As if the common day dynamics, somewhat overlooked by people in their regular lives, in a both precise and chaotic arrangement on stage, can be strange; as if revealing the structure is a way to rip the structure to its roots. Later on, the opposite can happen: as the scenes develop at their own pace, a firstly strange image can be normalized until it becomes something else in the audience’s multitudinous mind.

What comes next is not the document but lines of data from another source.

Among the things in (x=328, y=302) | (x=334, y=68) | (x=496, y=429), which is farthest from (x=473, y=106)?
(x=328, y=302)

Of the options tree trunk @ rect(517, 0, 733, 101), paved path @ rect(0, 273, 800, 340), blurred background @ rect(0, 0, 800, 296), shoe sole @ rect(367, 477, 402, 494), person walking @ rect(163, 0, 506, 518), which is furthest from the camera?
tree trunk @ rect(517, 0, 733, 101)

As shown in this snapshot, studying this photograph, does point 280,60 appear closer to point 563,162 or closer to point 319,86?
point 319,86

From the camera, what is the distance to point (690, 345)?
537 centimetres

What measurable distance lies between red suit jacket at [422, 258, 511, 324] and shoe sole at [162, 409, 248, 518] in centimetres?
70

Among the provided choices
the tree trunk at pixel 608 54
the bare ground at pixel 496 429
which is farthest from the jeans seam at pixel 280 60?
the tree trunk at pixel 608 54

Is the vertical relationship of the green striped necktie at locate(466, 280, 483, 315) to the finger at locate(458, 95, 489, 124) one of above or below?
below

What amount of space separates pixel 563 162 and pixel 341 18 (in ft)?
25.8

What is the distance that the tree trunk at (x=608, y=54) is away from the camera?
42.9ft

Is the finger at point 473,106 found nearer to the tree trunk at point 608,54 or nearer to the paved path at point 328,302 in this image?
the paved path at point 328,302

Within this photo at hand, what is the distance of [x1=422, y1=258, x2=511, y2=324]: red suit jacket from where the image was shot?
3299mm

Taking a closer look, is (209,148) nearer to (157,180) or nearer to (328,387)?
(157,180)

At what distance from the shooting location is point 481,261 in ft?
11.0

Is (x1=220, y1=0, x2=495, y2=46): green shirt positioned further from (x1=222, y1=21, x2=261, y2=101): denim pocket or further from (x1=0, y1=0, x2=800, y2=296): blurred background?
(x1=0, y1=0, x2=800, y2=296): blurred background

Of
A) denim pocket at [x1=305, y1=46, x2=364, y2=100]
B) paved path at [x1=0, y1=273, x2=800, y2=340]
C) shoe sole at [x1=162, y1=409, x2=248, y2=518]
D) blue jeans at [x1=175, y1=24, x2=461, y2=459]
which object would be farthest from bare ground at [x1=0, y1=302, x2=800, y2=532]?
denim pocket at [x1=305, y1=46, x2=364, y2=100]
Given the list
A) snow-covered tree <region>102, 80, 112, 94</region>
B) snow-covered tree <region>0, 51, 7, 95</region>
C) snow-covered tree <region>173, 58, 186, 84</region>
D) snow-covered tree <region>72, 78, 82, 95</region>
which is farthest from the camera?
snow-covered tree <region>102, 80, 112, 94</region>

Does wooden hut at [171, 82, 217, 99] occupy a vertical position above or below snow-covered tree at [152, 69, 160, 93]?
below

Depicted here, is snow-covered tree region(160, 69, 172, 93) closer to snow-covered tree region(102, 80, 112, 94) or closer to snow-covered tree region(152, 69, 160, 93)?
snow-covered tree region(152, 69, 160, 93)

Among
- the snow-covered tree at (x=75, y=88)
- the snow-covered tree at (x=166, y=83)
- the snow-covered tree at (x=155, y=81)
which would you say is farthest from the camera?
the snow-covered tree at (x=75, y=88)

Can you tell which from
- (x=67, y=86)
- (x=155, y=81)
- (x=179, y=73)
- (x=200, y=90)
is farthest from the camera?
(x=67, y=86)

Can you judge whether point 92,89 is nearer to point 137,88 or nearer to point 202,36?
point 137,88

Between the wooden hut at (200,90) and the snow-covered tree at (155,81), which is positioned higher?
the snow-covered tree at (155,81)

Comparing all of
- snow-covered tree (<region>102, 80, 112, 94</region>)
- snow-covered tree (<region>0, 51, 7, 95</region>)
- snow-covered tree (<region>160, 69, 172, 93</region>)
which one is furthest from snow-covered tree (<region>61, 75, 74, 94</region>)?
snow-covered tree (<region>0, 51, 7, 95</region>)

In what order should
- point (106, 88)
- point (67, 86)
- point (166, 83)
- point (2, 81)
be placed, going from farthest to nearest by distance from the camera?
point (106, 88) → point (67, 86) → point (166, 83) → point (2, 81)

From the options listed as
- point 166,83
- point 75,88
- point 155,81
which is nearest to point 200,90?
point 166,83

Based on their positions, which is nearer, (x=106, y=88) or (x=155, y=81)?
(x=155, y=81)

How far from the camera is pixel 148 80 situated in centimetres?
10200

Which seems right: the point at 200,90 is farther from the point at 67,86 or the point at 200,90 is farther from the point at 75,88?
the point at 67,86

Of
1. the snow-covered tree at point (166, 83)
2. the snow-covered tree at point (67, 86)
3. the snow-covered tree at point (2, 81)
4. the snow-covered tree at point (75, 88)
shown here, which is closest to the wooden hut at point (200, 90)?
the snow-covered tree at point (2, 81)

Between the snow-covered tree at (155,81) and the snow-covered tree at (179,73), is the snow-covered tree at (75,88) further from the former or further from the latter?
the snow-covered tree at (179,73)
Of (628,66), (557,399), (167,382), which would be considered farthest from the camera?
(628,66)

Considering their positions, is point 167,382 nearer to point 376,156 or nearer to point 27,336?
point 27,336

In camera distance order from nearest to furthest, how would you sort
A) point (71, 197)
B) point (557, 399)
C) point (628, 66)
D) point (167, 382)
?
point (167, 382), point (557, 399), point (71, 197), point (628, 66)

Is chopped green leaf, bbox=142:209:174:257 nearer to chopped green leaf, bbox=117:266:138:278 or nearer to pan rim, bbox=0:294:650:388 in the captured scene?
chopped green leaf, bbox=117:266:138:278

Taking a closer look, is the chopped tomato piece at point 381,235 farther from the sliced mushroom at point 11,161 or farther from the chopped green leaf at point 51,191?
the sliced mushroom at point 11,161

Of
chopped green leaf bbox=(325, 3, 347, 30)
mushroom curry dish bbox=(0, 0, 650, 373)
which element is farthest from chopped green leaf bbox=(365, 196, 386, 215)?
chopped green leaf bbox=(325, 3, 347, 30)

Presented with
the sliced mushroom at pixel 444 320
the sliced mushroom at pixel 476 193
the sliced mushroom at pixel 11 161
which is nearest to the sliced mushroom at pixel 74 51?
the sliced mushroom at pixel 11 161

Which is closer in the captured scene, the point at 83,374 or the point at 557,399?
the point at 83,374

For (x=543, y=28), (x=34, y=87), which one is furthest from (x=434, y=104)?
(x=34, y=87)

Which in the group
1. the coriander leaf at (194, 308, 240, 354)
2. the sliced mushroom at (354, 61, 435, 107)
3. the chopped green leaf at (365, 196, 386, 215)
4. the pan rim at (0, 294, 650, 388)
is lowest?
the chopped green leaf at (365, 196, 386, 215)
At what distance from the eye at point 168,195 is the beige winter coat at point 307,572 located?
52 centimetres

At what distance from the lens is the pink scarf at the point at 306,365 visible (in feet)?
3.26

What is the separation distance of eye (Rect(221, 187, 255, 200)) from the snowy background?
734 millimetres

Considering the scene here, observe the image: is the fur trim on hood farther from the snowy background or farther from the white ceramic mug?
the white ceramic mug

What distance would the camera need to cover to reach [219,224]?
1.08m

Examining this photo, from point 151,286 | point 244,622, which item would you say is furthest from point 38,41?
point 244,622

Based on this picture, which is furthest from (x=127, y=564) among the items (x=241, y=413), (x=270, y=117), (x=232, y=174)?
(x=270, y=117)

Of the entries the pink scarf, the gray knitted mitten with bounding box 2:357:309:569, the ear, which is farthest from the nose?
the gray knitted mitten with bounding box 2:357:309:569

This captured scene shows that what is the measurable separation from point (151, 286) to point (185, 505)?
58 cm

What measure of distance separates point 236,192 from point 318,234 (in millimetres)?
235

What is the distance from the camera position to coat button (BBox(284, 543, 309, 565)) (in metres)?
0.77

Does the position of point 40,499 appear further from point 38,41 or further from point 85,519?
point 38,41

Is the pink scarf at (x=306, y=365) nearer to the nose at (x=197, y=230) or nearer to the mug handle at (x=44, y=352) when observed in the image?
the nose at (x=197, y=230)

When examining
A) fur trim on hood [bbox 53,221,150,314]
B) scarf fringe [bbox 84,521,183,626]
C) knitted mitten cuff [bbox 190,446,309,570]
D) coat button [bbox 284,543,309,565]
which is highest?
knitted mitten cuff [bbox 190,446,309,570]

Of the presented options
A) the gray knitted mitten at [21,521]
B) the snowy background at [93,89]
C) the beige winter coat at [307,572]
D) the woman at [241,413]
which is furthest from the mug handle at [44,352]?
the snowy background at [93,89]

That mirroring – or confrontation – between Multitud and the multitude of watchers is another aspect to consider. During the May 23rd presentation at the Place des Festivals for the FTA (Montreal/Canada), when performers were running on stage, a group of young girls stood up to leave; and they did it running, perhaps not even aware that for that brief moment they became a part of the artwork. People would talk during the performance, two friends took a selfie of them whilst “watching”, and so the ideas and configurations of a coexistence are not only seen at the composition proposed by Cubas, but also in the spontaneous (and sometimes chaotic and even unpleasant) composition performed by the audience watching.

Homens 8 (León Ferrari)

In the open space, Multitud becomes part of the city where it is presented. To stay present and focused is not a simple task considering everything that it involves – people could be leaving because of the cold weather, but also because of the progression of the show, and one could never say for sure what makes one stay and what makes one leave. There is, though, the feeling that Multitud is not designed to be seen in an arena, from all the sides; some of the most high-voltage images presented are thought within the context of a frontality, being one side of the audience privileged in that sense.

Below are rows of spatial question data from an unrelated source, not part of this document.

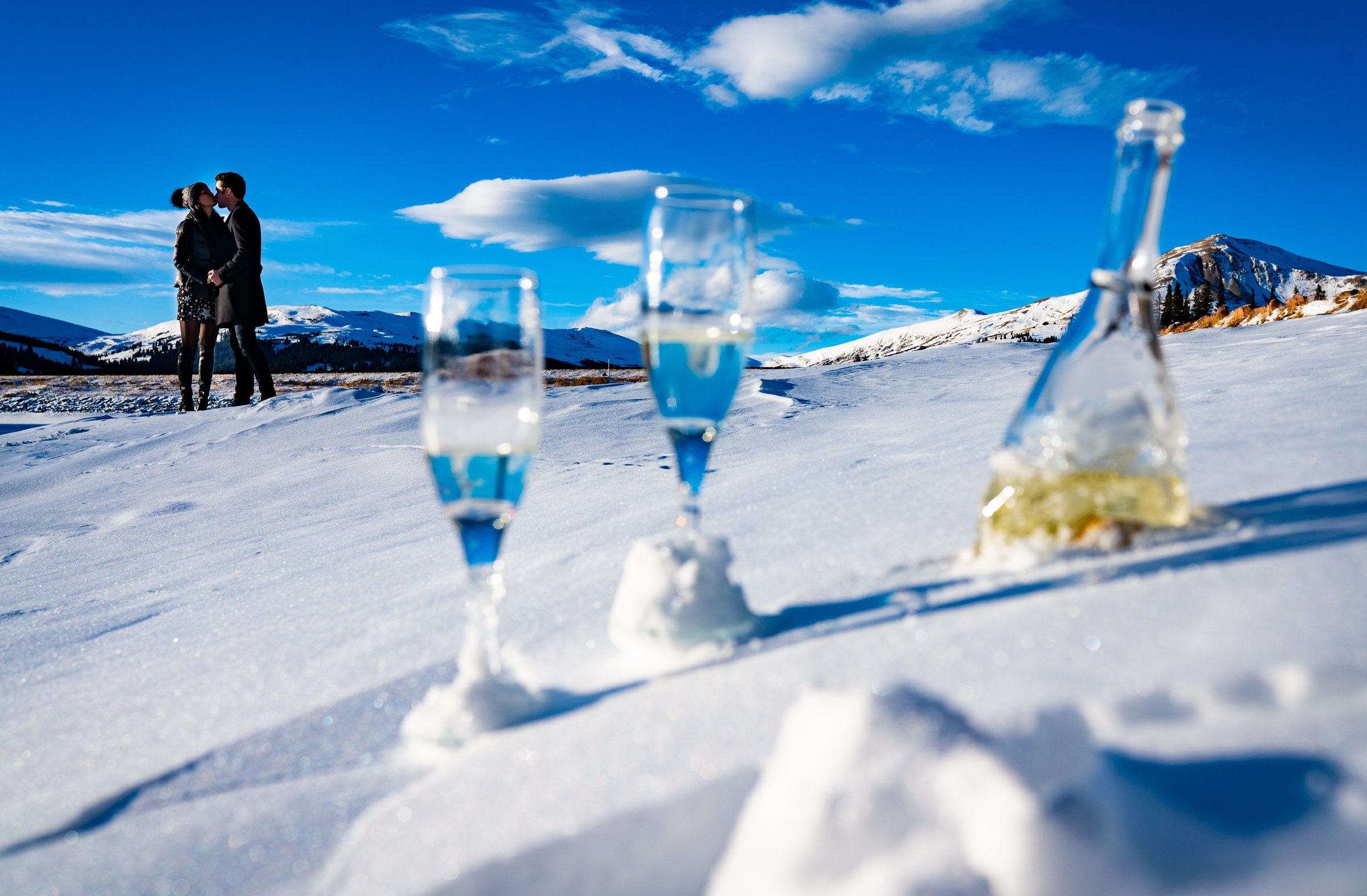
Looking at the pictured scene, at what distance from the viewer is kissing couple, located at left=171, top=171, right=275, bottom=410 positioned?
7039mm

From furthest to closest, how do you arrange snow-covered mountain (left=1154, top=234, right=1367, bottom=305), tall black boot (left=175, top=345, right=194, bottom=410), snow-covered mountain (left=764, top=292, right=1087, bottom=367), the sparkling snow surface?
1. snow-covered mountain (left=1154, top=234, right=1367, bottom=305)
2. snow-covered mountain (left=764, top=292, right=1087, bottom=367)
3. tall black boot (left=175, top=345, right=194, bottom=410)
4. the sparkling snow surface

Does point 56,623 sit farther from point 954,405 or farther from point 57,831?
point 954,405

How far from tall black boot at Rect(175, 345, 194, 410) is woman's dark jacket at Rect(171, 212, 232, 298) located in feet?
1.88

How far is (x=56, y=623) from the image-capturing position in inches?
77.5

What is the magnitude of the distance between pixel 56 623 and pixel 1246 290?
460 feet

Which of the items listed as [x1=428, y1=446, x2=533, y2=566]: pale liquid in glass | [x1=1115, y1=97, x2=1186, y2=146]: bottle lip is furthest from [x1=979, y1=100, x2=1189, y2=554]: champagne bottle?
[x1=428, y1=446, x2=533, y2=566]: pale liquid in glass

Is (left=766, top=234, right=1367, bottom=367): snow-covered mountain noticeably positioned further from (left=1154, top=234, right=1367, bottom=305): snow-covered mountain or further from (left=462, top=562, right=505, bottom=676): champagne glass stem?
(left=462, top=562, right=505, bottom=676): champagne glass stem

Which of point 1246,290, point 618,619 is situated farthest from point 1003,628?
point 1246,290

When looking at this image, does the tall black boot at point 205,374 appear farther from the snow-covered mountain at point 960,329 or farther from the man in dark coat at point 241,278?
the snow-covered mountain at point 960,329

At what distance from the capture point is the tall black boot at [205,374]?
24.3 feet

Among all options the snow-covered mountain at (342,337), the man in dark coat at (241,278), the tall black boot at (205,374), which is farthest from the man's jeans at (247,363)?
the snow-covered mountain at (342,337)

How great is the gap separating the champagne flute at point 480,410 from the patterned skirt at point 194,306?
751 centimetres

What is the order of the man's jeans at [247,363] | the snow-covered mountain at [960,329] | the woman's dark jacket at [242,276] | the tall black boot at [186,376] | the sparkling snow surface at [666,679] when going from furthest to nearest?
the snow-covered mountain at [960,329] < the tall black boot at [186,376] < the man's jeans at [247,363] < the woman's dark jacket at [242,276] < the sparkling snow surface at [666,679]

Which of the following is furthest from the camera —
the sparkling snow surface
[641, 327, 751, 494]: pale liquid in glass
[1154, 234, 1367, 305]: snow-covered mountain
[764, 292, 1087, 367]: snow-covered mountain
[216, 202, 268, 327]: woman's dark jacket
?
[1154, 234, 1367, 305]: snow-covered mountain
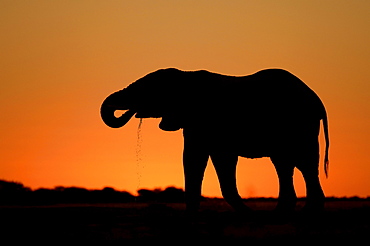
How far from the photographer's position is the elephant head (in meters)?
20.9

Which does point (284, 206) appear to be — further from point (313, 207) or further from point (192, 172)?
point (192, 172)

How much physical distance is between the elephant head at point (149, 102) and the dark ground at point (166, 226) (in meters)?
1.96

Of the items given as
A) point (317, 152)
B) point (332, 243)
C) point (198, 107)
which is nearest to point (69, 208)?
point (198, 107)

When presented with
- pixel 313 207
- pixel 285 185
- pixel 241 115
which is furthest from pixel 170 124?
pixel 313 207

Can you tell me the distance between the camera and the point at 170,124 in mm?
20703

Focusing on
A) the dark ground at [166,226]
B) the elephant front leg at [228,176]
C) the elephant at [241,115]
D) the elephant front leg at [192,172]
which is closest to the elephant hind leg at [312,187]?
the elephant at [241,115]

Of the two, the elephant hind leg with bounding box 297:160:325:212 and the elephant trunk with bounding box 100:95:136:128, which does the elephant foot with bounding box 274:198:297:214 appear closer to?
the elephant hind leg with bounding box 297:160:325:212

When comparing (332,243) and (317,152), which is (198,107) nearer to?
(317,152)

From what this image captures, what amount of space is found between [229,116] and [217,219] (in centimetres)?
216

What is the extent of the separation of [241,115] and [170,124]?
1451 millimetres

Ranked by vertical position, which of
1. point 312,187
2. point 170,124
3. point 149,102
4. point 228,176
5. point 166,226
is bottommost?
point 166,226

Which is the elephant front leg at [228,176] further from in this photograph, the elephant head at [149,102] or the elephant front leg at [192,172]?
the elephant head at [149,102]

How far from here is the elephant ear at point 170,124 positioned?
20.6 metres

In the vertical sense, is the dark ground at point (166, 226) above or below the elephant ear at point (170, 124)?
below
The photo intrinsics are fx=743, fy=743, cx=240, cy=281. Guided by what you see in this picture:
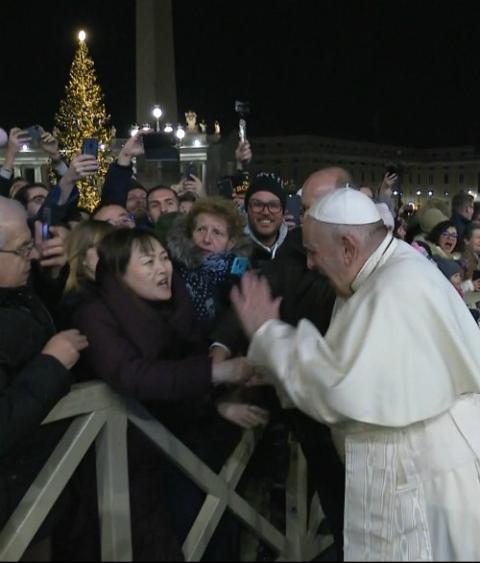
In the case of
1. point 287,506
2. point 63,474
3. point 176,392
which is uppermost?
point 176,392

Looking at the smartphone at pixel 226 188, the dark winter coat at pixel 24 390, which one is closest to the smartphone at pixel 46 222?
the dark winter coat at pixel 24 390

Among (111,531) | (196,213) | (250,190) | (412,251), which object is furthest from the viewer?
(250,190)

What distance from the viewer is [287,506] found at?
4078 mm

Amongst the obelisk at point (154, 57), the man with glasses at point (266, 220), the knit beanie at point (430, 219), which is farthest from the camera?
the obelisk at point (154, 57)

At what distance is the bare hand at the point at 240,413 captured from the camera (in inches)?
137

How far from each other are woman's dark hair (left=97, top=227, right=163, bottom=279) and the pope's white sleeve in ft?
2.43

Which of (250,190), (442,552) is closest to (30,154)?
(250,190)

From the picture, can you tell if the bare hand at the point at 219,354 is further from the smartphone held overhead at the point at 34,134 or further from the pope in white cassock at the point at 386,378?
the smartphone held overhead at the point at 34,134

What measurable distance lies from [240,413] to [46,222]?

And the multitude in the audience, as an innate characteristic common to humanity, is eager for narratives. The compositions are essentially spatial, but it is almost inevitable to imagine significance – as of the encounter between a black young woman and an old white lady: they are just standing in front of one another as the viewers, in real time, are writing some sort of story for them. Distances, levels, speeds, expressions; the theatricality of Multitud meets some unavoidable performative reception as the pure presence of performers, perpassed by all sorts of readings coming from themselves and their bodies, generates layers of meanings as they are watched within the context of a work of art.

Multitud also operates in transforming not only how to look at bodies in movement but to reflect upon what is a body; alone, collectively, building relations: a body-multitude, a body-one, some-body. The moving images presented by the composition can be seen in a linear way, as if the trajectory of the work follows some idea of progress and dehumanization, but it seems richer to look at it not as it is about going from point A to point B. To perceive the spatial-time continuum as a spiral, as proposes Leda Maria Martins, allows one to perceive Multitud as a chaotic framework of multiple configurations possible to be brought into existence throughout collectivity. 

So, the “merry-go-round” described in the synopsis of the show can be read as the potential for a multitude to create a hurricane by themselves but also, as followed by histrionic laughter, as the humanity being flushed down a toilet. Crawling over other bodies can be a symbiotic possibility, but one can see the traces through the path, the left-behinds. To fall can mean to be held. And the dream of collectiveness can also be turned into violent nightmares.

The crowd becomes a rabble. An angry mob makes it clear to see how power dynamics operate both individually and collectively. Multitud goes into a profoundly violent scene, where the aggressions of 99 against one echoes the reality in a hurtful way: lynching and attempts of lynching goes back hundreds of years and are still very present in everyday news of many places around the world. Back in 2014, in Rio de Janeiro (Brasil) a 14-year-old black teenager had his clothes ripped off, was spanked and locked to a post with a U-lock on his neck after being accused of a robbery attempt. The self-entitlement of a collectivity can be a beautiful utopia but is also especially dangerous.

Multitud starts with order and falling, flowing towards chaos and being held. It chooses not to end itself on violence, nor in laughter. Not even in taking care and being taken care of, but in an idea of constructing oneness. As if there is something yet to be found; something that can only be discovered through collective experience, through trial and error: echoing Beckett, “try again, fail again, fail better“. To allow for each multitude – that emerges, composes themselves and can later disappear – to find what it means to be together. Oneness, togetherness, whatsoeverness.